- [Texte fourni]
------------------------------------------------------------------------

Dara, qui travaille pour une importante société sud-coréenne de boissons en Russie, et parle anglais et un peu coréen, se voyait bien mener une carrière à l’international. Mais ses rêves ont pris du plomb dans l’aile. “Pour l’instant, je reste à Moscou, dit-elle. L’exil c’est compliqué, ça coûte cher et nous ne sommes les bienvenus nulle part. Mes collègues sont dans la même situation que moi : ils ne quitteront le pays qu’en cas de force majeure. Nous n’avons plus de plans pour le futur.” Une blague circule en Russie : “Perspectives d’avenir en Russie ? Dix minutes.”
Les ventes d’antidépresseurs en hausse
Il n’existe pas de données pour quantifier le mal-être des Russes, mais les chiffres de vente des antidépresseurs et somnifères donnent un indice. Les médias économiques russes avaient signalé une augmentation conséquente de ces ventes dès les semaines qui ont suivi le lancement de la guerre. Les dernières données disponibles datent de septembre 2022. En un mois, les ventes d’antidépresseurs avaient bondi de 46 % par rapport à l’année précédente, selon les données d’une agence de marketing spécialisée.
Pour les Russes exilés à l’étranger, l’abattement est accentué par le sentiment de ne pas avoir le droit de se plaindre. Il y a quelques mois, Natacha Bolchakova, une photographe de 30 ans originaire de Nijni-Novgorod, a quitté son pays pour s’installer en Géorgie. Elle a bien tenté d’évoquer son mal-être sur Instagram mais les critiques ont fusé. “J’ai été assaillie de commentaires agressifs : ‘de quoi nous parlez-vous ? Alors que des gens meurent en Ukraine !’, témoigne-t-elle. Résultat, mes amis et moi hésitons à nous épancher, alors que l’on a quitté notre pays, nos proches et que tout le monde nous manque…”

------------------------------------------------------------------------

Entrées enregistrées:
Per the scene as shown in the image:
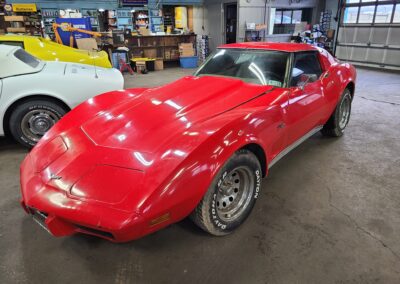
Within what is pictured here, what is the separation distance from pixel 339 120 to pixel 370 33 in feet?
29.3

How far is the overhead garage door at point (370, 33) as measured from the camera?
991 centimetres

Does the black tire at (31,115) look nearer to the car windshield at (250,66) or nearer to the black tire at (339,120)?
the car windshield at (250,66)

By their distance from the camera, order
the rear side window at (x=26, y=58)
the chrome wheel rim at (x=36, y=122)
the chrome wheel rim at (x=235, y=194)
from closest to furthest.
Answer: the chrome wheel rim at (x=235, y=194), the chrome wheel rim at (x=36, y=122), the rear side window at (x=26, y=58)

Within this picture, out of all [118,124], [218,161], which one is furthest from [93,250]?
[218,161]

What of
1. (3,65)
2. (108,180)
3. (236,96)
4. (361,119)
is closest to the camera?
(108,180)

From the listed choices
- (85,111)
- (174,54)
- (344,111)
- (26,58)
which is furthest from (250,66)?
(174,54)


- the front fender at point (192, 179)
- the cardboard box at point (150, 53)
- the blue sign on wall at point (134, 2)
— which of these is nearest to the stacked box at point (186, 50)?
the cardboard box at point (150, 53)

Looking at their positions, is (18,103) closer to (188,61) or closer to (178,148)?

------------------------------------------------------------------------

- [Consigne 1]
Répondez à ces questions d'après le texte sur le mal-être des Russes.
(a) Pour quel type d'entreprise Dara travaille-t-elle en Russie ?
(b) De quel pourcentage les ventes d'antidépresseurs ont-elles bondi en un mois par rapport à l'année précédente ?
(c) Dans quel pays Natacha Bolchakova s'est-elle installée ?
- [Consigne 2]
Poursuivez le texte sur le mal-être des Russes à partir de sa dernière phrase.

- [Votre réponse 1]
(a) Elle travaille pour une importante société sud-coréenne de boissons.
(b) Elles ont bondi de 46 %.
(c) Elle s'est installée en Géorgie.

- [Votre réponse 2]
La jeune femme se sent “enfermée à l’étranger”, consciente que le pays qu’elle a aimé n’existe plus. “Avant la guerre, je voyageais beaucoup. J’aimais cela parce que j’avais plaisir à rentrer à la maison ensuite, se souvient-elle. Maintenant c’est différent, quand je retourne en Russie, les amis que je vois sont tristes, les lieux que j’aimais n’ont plus la même saveur : la dernière fois, j’ai découvert qu’un serveur que je connaissais avait été mobilisé et tué par une mine.” Comme pour ceux restés en Russie, l’anormalité de la situation empêche de se projeter dans l’avenir. “Cela dure depuis plus d’un an et ça va continuer”, soupire-t-elle.
“Je retournerai en Russie quand le régime aura changé”
Natacha Kurnaeva, 23 ans, s’est, elle aussi, réfugiée en Géorgie voisine. C’est son compte YouTube en anglais qui lui permet de survivre. “J’avais déjà coché toutes les cases de ce qui était interdit de dire en Russie sur la guerre. Donc, même si je ne sais pas ce qui m’y attend, je ne prendrai pas le risque d’y retourner.” La jeune Youtubeuse rêvait de faire connaître aux internautes étrangers les meilleurs côtés de son pays, ses paysages, sa culture… La voilà réduite à raconter sa vie en exil et à préférer parler anglais plutôt que russe dans les lieux publics pour ne pas attiser la colère des Géorgiens, usés par l’exode de ses jeunes compatriotes. “C’est dur, mais je continue à suivre l’actualité de mon pays et je serai prête à y retourner quand le régime aura changé”, promet-elle.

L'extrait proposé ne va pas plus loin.